Trucks exceeding 80,000 pounds are barred from the interstate north of Augusta. An exemption granted in 1998 allows trucks weighing up to 100,000 pounds to travel on the Maine Turnpike and heavier trucks carrying jet fuel are allowed to use the highway to get to Bangor International Airport to supply military planes. According to truckers, the state police have only recently enforced the weight limit on Interstate 395, which connects Bangor and Brewer. As a result, more big trucks are traveling the streets of the two cities. Naturally, truckers warn that this is a dangerous development.

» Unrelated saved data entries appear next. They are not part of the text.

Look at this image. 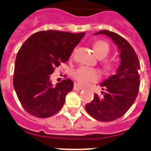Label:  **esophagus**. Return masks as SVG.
I'll use <instances>...</instances> for the list:
<instances>
[{
    "mask_svg": "<svg viewBox=\"0 0 151 151\" xmlns=\"http://www.w3.org/2000/svg\"><path fill=\"white\" fill-rule=\"evenodd\" d=\"M73 89L74 90H82V89H84V87L80 85V84H74V87H73Z\"/></svg>",
    "mask_w": 151,
    "mask_h": 151,
    "instance_id": "esophagus-1",
    "label": "esophagus"
}]
</instances>
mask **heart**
<instances>
[{
    "label": "heart",
    "mask_w": 151,
    "mask_h": 151,
    "mask_svg": "<svg viewBox=\"0 0 151 151\" xmlns=\"http://www.w3.org/2000/svg\"><path fill=\"white\" fill-rule=\"evenodd\" d=\"M109 45L105 41H98L94 45V50L96 56L99 58H105L109 52ZM107 69H110L111 65L109 63H105ZM100 72L93 68L82 67L78 69L74 73V78L79 83L86 84L91 82H95L100 78Z\"/></svg>",
    "instance_id": "obj_1"
}]
</instances>
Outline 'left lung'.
Segmentation results:
<instances>
[{
	"label": "left lung",
	"instance_id": "obj_1",
	"mask_svg": "<svg viewBox=\"0 0 151 151\" xmlns=\"http://www.w3.org/2000/svg\"><path fill=\"white\" fill-rule=\"evenodd\" d=\"M104 34L111 38L120 52V63L116 73L100 85L105 89L103 97L95 94L91 102L85 105L88 113L101 122H111L122 117L137 99L139 87L140 68L138 56L130 44L119 35L101 30L95 35Z\"/></svg>",
	"mask_w": 151,
	"mask_h": 151
}]
</instances>
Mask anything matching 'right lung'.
Instances as JSON below:
<instances>
[{
	"label": "right lung",
	"mask_w": 151,
	"mask_h": 151,
	"mask_svg": "<svg viewBox=\"0 0 151 151\" xmlns=\"http://www.w3.org/2000/svg\"><path fill=\"white\" fill-rule=\"evenodd\" d=\"M85 33L47 30L34 33L18 50L14 64L13 84L24 109L38 118H47L60 110L71 80L53 86L50 74L68 60L73 49Z\"/></svg>",
	"instance_id": "1"
}]
</instances>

This summer, a study, mandated by the federal government, found that allowing trucks weighing more than 80,000 pounds on the Maine and New Hampshire turnpikes saved up to $4 million and dramatically reduced accidents. It found that the accident rate, per hundred million vehicle miles traveled, was more than four times higher on two-lane roads than on the Maine Turnpike between 2000 and 2003. The fatal crash rate on “diversion routes,” the largely two-lane undivided highways heavy trucks are now forced to travel, was 10 times higher than the Maine Turnpike and interstate routes, based on miles traveled. Accidents involving serious injuries were also less frequent on the turnpike and interstate than on diversion routes.

The report also found that costs to maintain roads could be lowered if the weight limits were upped. If the turnpike exemption were to end, the state would spend up to $2.4 million more annually on pavement rehabilitation and an addition $800,000 a year on bridge maintenance.

Officials in Atlantic Canada also want the weight limits increased. They point to a map of the region to make their point. Through New York, Massachusetts, southern New Hampshire, southern Maine and across Canada, the larger trucks can stay on the federal highway systems, swiftly moving goods through the region. But when they drive north as far as Augusta, the weight limit forces these trucks onto secondary roads, where the driving is less safe even as the lower speeds require more time and expense.

Although reauthorization of the transportation bill is likely to be drawn out and contentious, the pilot project provision should remain in the final version. An opportunity to reduce accidents, while saving money, should be too good for safety advocates to pass up.